Answer these about the Flink post below:
1. Which table factory does its title say could not be found in the classpath?
2. After the result is converted back to a stream, where is it written?
3. Which Kafka topic does the code read from?

(Reading passage)
________________
Flink: Could not find a suitable table factory for 'org.apache.flink.table.factories.DeserializationSchemaFactory' in the classpath

I am using flink's table api, I receive data from kafka, then register it as
a table, then I use sql statement to process, and finally convert the result
back to a stream, write to a directory, the code looks like this:
def main(args: Array[String]): Unit = {
val sEnv = StreamExecutionEnvironment.getExecutionEnvironment
sEnv.setStreamTimeCharacteristic(TimeCharacteristic.EventTime)
val tEnv = TableEnvironment.getTableEnvironment(sEnv)
tEnv.connect(
new Kafka()
.version("0.11")
.topic("user")
.startFromEarliest()
.property("zookeeper.connect", "")
.property("bootstrap.servers", "")
)
.withFormat(
new Json()
.failOnMissingField(false)
.deriveSchema() //使用表的 schema
)
.withSchema(
new Schema()
.field("username_skey", Types.STRING)
________________
(Stored data)

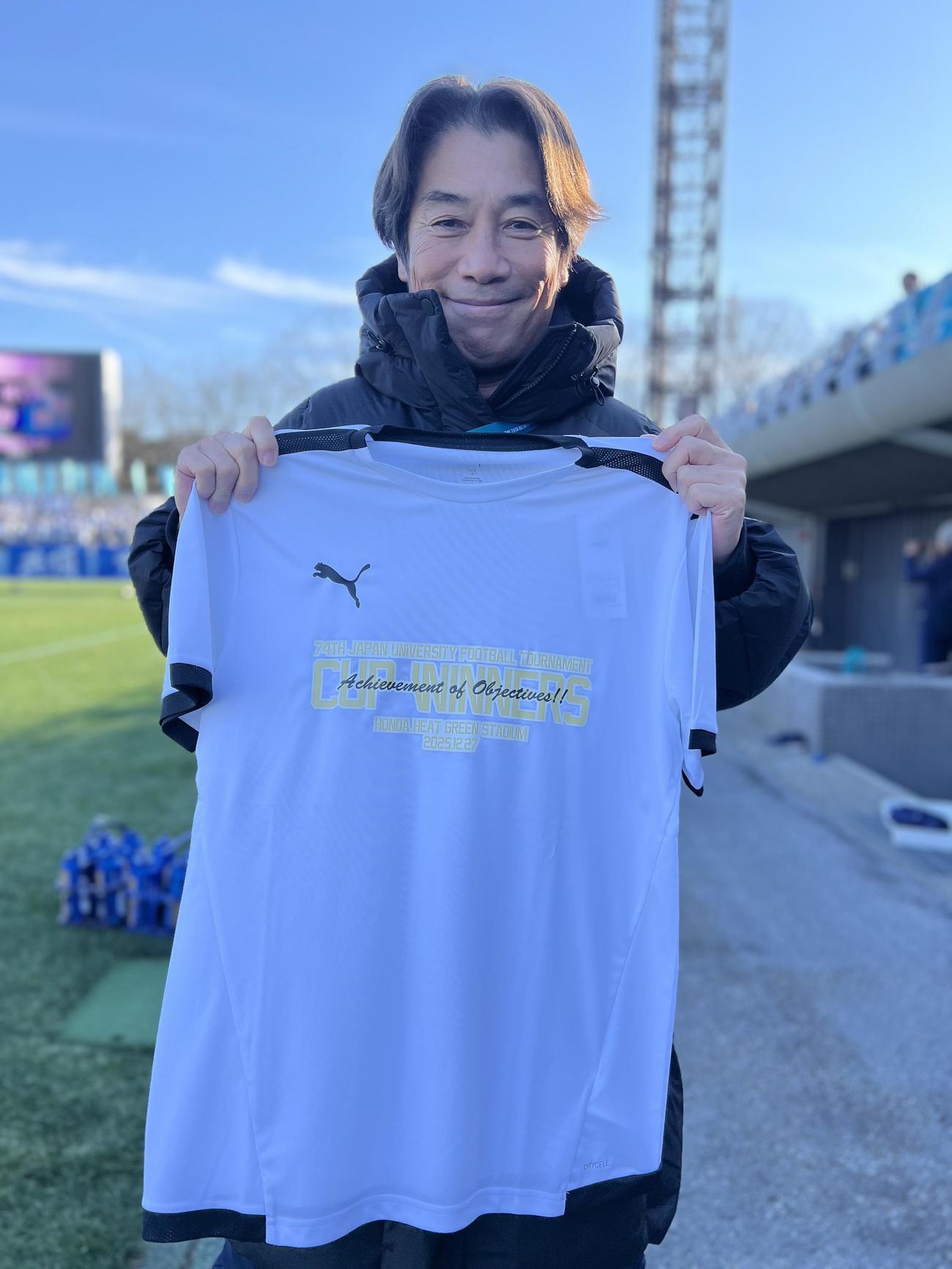 第74回全日本大学サッカー選手権で優勝した筑波大の中西哲生テクニカルアドバイザー（撮影・佐藤成）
________________
(Response below)
1. org.apache.flink.table.factories.DeserializationSchemaFactory
2. To a directory
3. user